A public servant’s gesture of personal sacrifice can carry weight in the court of public opinion — but it can also invite scrutiny over whether the sacrifice was ever his to make.
Sen. Jinggoy Estrada announced on Monday, June 1, that he had instructed the Senate Secretary to withhold his salary while he faces a non-bailable plunder case, framing the move as a personal decision to show Filipinos he has no intention of profiting from public funds while clearing his name. The senator surrendered to the Philippine National Police–Criminal Investigation and Detection Group hours later, after the Sandiganbayan Fifth Division ordered his arrest over alleged kickbacks worth P573 million tied to flood control projects.
The announcement, made at a Senate press conference where Estrada was flanked by Senate President Alan Peter Cayetano and other majority bloc members, drew immediate pushback online. Among the critics was lawyer Jesus Falcis, who told the public not to treat the gesture as a favor owed to the senator.
“Guys, wag kayo maniwala kay Jinggoy sa offer nya na hindi sya se-sweldo habang naka kulong. Hindi natin utang na loob yun,” Falcis wrote in a Facebook post that drew more than 18,000 reactions. He argued that the suspension carried no salary by operation of law: “Automatic NO PAY yan once he is suspended under RA 3019 and RA 7080 by the Sandiganbayan. No choice talaga sya!”
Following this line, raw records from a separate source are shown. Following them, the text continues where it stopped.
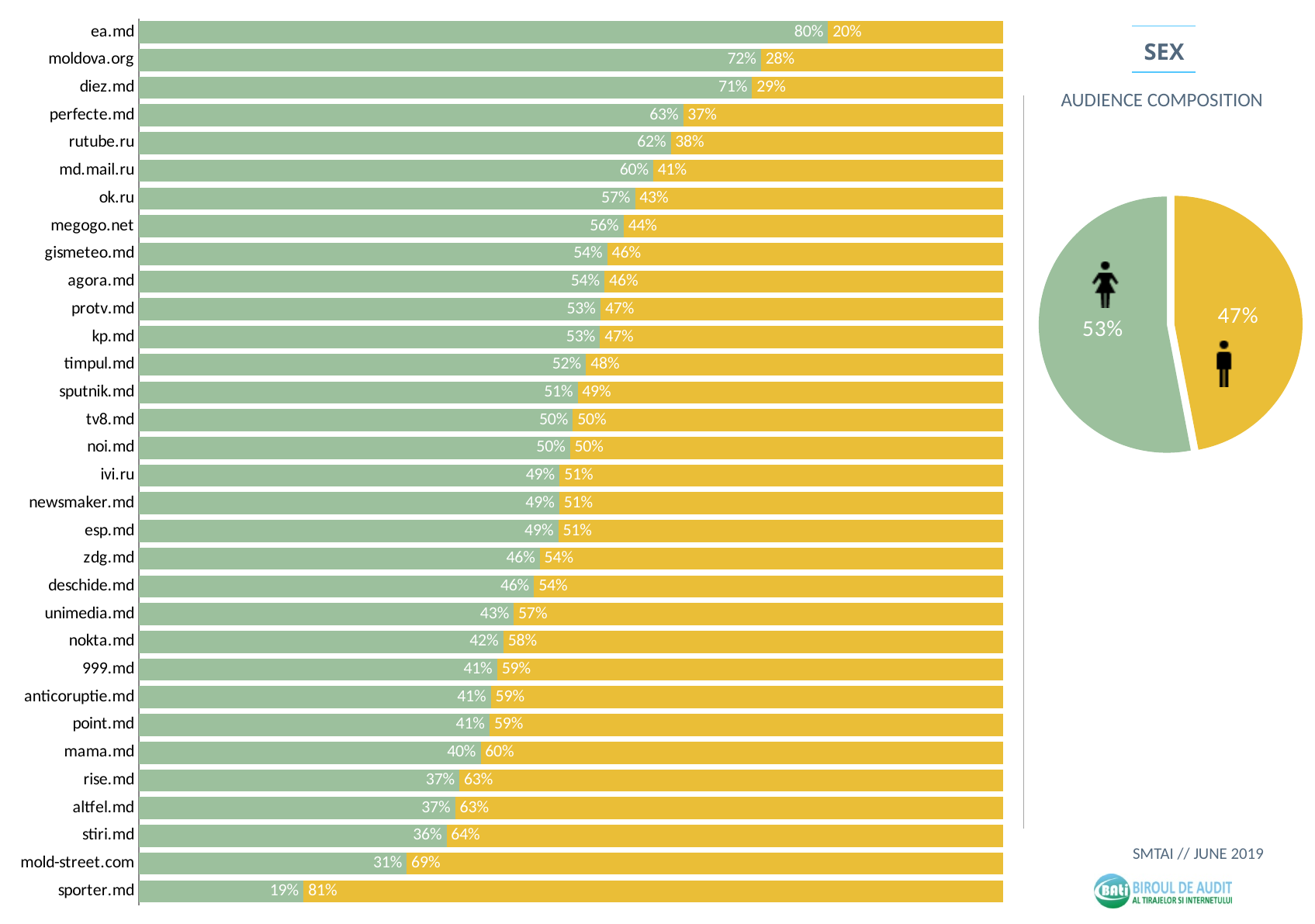
What kind of chart is the chart on the left of the slide? stacked bar chart In the bar chart, what is the green segment value for mold-street.com? 31% How many sites are listed in the bar chart? 32 In the bar chart, which site has the highest green segment value? ea.md In the bar chart, what is the yellow segment value for sporter.md? 81% In the pie chart, what share of the audience is female? 53% In the bar chart, what is the green segment value for ea.md? 80% In the bar chart, what is the difference between the green and yellow segment values for moldova.org? 44 percentage points In the bar chart, which site has the lowest green segment value? sporter.md In the pie chart, what share of the audience is male? 47% In the bar chart, which is larger for stiri.md: the green segment or the yellow segment? the yellow segment What is the title shown above the pie chart? SEX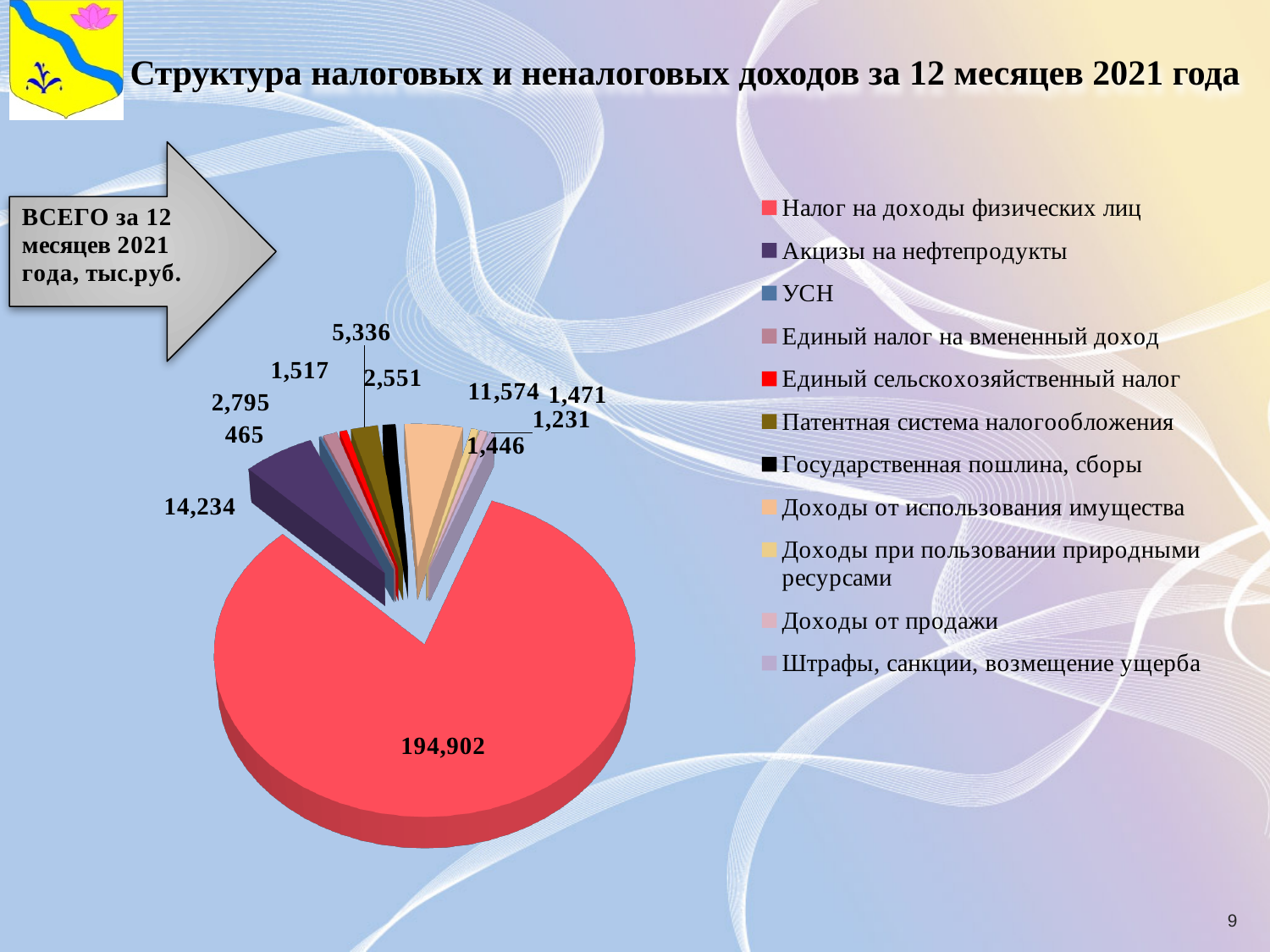
What is the difference between the values for Налог на доходы физических лиц and Акцизы на нефтепродукты? 180,668 What is the value shown for Акцизы на нефтепродукты? 14,234 What is the smallest data label value shown on the pie chart? 465 What is the value shown for Доходы от использования имущества? 11,574 What is the title of the slide containing the pie chart? Структура налоговых и неналоговых доходов за 12 месяцев 2021 года Which is larger: Акцизы на нефтепродукты or Доходы от использования имущества? Акцизы на нефтепродукты What kind of chart is shown on the slide? Pie chart What is the total of all the values labelled on the pie chart? 237,522 Which category has the largest slice in the pie chart? Налог на доходы физических лиц What is the value shown for Налог на доходы физических лиц? 194,902 What is the difference between the values for Акцизы на нефтепродукты and Доходы от использования имущества? 2,660 How many categories does the legend of the pie chart list? 11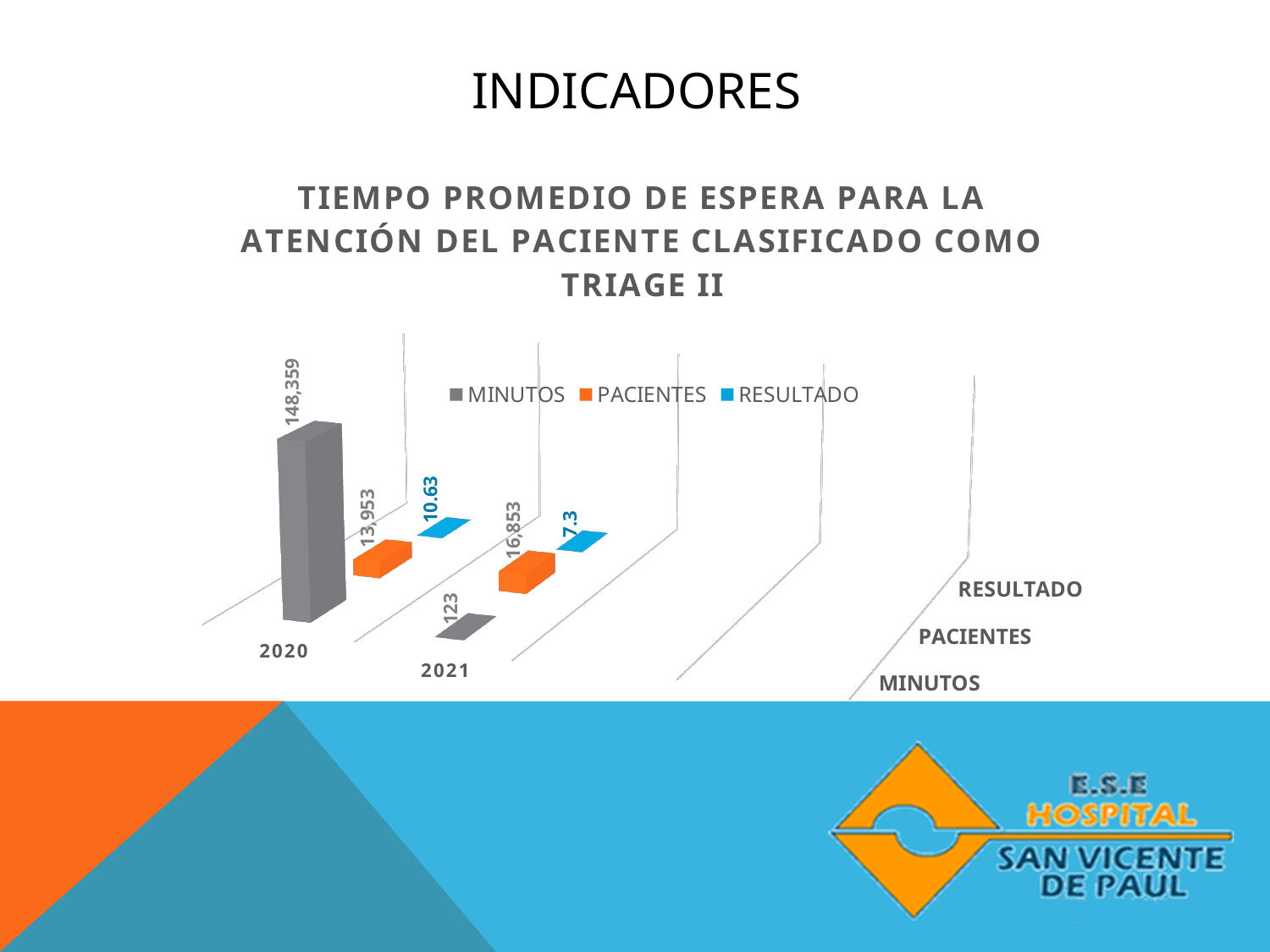
Which year has the lower RESULTADO value? 2021 What is the MINUTOS value for 2020? 148,359 What is the MINUTOS value for 2021? 123 What is the difference between the RESULTADO values for 2020 and 2021? 3.33 What is the RESULTADO value for 2021? 7.3 What is the RESULTADO value for 2020? 10.63 How many series does the legend list? 3 What kind of chart is shown on the slide? Bar chart How many years are shown on the chart? 2 What is the difference between the PACIENTES values for 2021 and 2020? 2,900 Which year has the higher PACIENTES value? 2021 What is the PACIENTES value for 2021? 16,853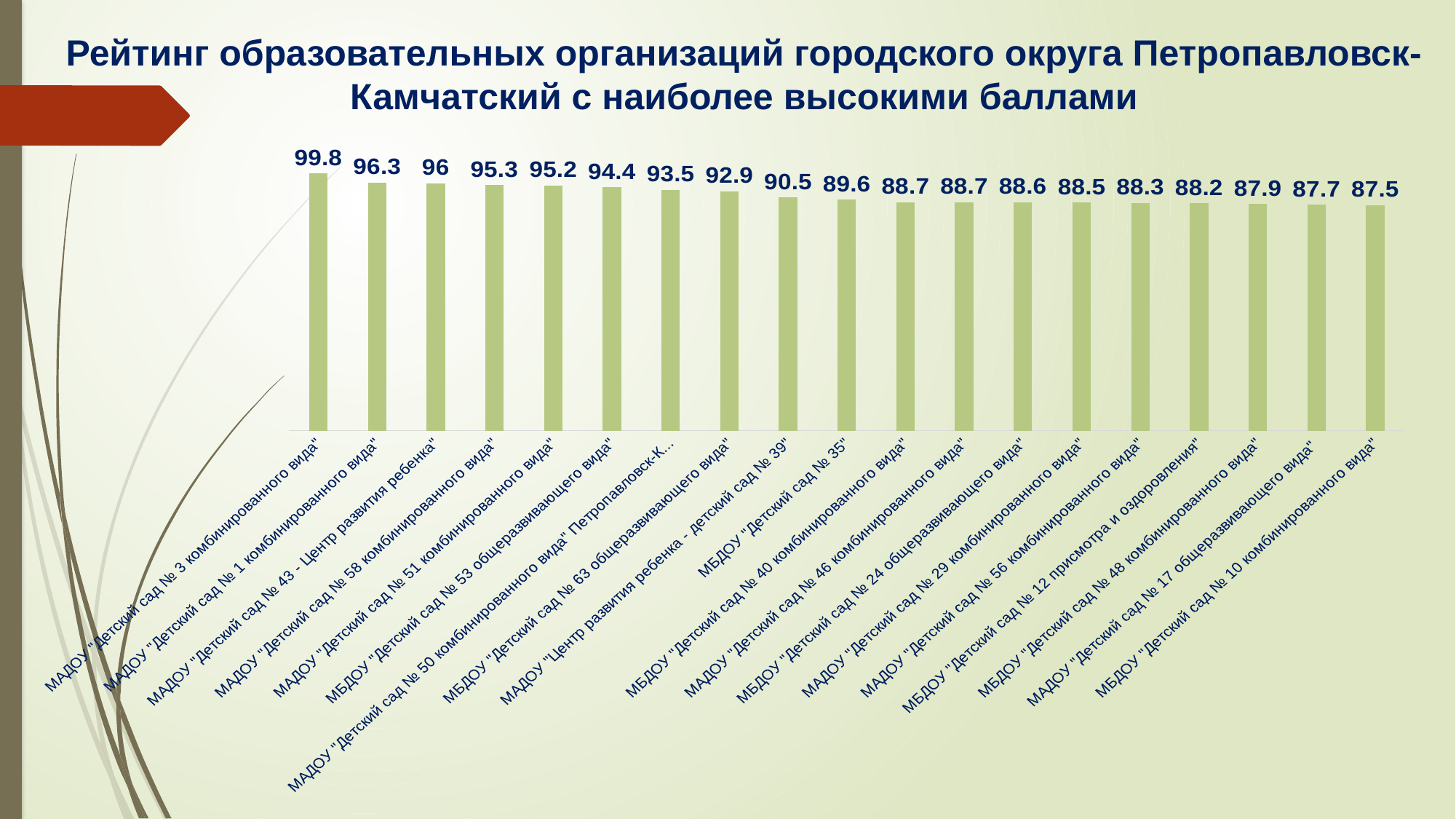
Which organisation has the highest score in the chart? МАДОУ "Детский сад № 3 комбинированного вида" Do the scores rise or fall from left to right across the chart? fall What type of chart is shown on the slide? bar chart How many organisations (bars) are shown in the chart? 19 Which organisation has the lowest score in the chart? МБДОУ "Детский сад № 10 комбинированного вида" What is the score for МАДОУ "Детский сад № 3 комбинированного вида"? 99.8 What is the score for МБДОУ "Детский сад № 12 присмотра и оздоровления"? 88.2 What is the difference between the highest score (99.8) and the lowest score (87.5)? 12.3 What is the score for МАДОУ "Детский сад № 43 - Центр развития ребенка"? 96 What is the score for МБДОУ "Детский сад № 35"? 89.6 Which has a higher score: МАДОУ "Детский сад № 58 комбинированного вида" or МБДОУ "Детский сад № 53 общеразвивающего вида"? МАДОУ "Детский сад № 58 комбинированного вида" What is the difference between the scores of МАДОУ "Детский сад № 1 комбинированного вида" and МБДОУ "Детский сад № 63 общеразвивающего вида"? 3.4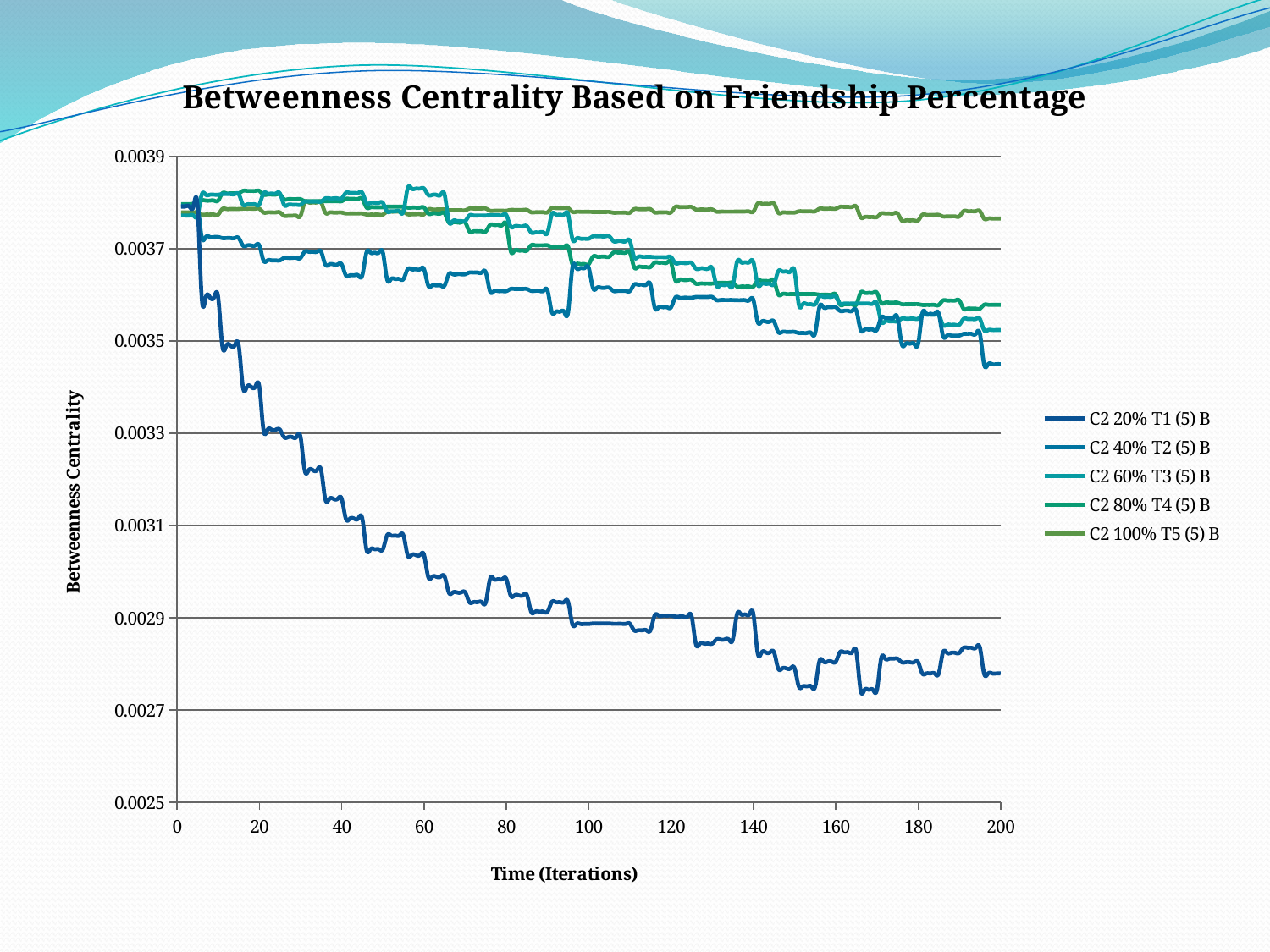
At iteration 200, which is larger: the value for C2 100% T5 (5) B or the value for C2 20% T1 (5) B? C2 100% T5 (5) B How many series does the legend list? 5 Is the value for C2 20% T1 (5) B at iteration 60 greater or less than 0.0031? less Does the value of the C2 20% T1 (5) B series rise or fall as the iterations increase? fall Which series has the highest value at iteration 200? C2 100% T5 (5) B Which series has the lowest value at iteration 200? C2 20% T1 (5) B What is the label of the x axis? Time (Iterations) Is the value for C2 20% T1 (5) B at iteration 200 greater or less than 0.0029? less What kind of chart is shown on the slide? line chart At iteration 100, which is larger: the value for C2 40% T2 (5) B or the value for C2 20% T1 (5) B? C2 40% T2 (5) B What is the title of the chart? Betweenness Centrality Based on Friendship Percentage Is the value for C2 100% T5 (5) B at iteration 200 greater or less than 0.0037? greater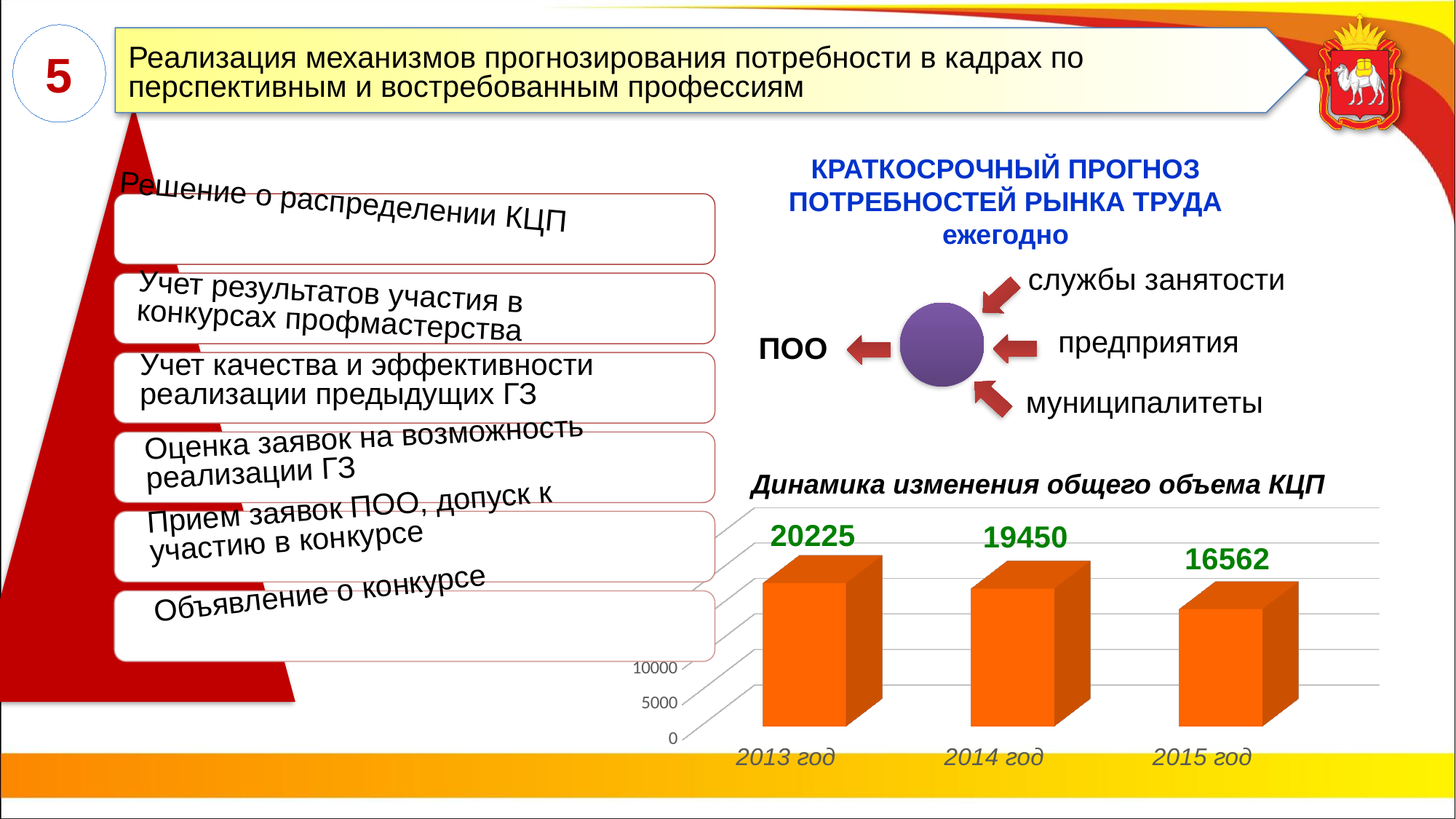
In the chart 'Динамика изменения общего объема КЦП', which is larger: the value for 2014 год or 2015 год? 2014 год What is the value for 2015 год in the chart 'Динамика изменения общего объема КЦП'? 16562 Is the value for 2015 год in the chart 'Динамика изменения общего объема КЦП' greater or less than 10000? greater How many years are shown in the chart 'Динамика изменения общего объема КЦП'? 3 What is the value for 2014 год in the chart 'Динамика изменения общего объема КЦП'? 19450 Which year has the lowest value in the chart 'Динамика изменения общего объема КЦП'? 2015 год What is the difference between the values for 2013 год and 2015 год in the chart 'Динамика изменения общего объема КЦП'? 3663 Which year has the highest value in the chart 'Динамика изменения общего объема КЦП'? 2013 год What is the value for 2013 год in the chart 'Динамика изменения общего объема КЦП'? 20225 What is the difference between the values for 2013 год and 2014 год in the chart 'Динамика изменения общего объема КЦП'? 775 Do the values in the chart 'Динамика изменения общего объема КЦП' rise or fall from 2013 год to 2015 год? fall What kind of chart is 'Динамика изменения общего объема КЦП'? bar chart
The legal framework supports the thrust of that argument, with a caveat. Section 13 of Republic Act 3019, the Anti-Graft and Corrupt Practices Act, and Section 5 of Republic Act 7080, the Plunder Law, both mandate the suspension from office of a public officer facing a valid criminal information under those statutes. The Supreme Court has consistently held the suspension to be mandatory rather than discretionary. A suspended official does not draw a salary during the suspension period, and the same provisions strip retirement and gratuity benefits upon conviction by final judgment.
The qualification is procedural. The suspension is not triggered instantly by an arrest. The Sandiganbayan must still issue a suspension order, a step that ordinarily follows a pre-suspension hearing to confirm the validity of the information. Estrada’s voluntary instruction to the Senate Secretary therefore precedes the court action that would, in any case, compel the same outcome.
Estrada also said he would not seek Senate custody or use the chamber as a shield against the charges, and he vowed to remain with the Cayetano-led majority bloc despite what he described as pressure and political maneuvering. He maintained the allegations were baseless, citing Senate budget records he said showed no evidence he made budget insertions.
The case marks Estrada’s third plunder charge in 25 years. He was acquitted twice before, in connection with the jueteng scandal in 2001 and the pork barrel scam in 2014. His co-accused, former Public Works Secretary Manuel Bonoan, was also ordered arrested but was hospitalized for high blood pressure.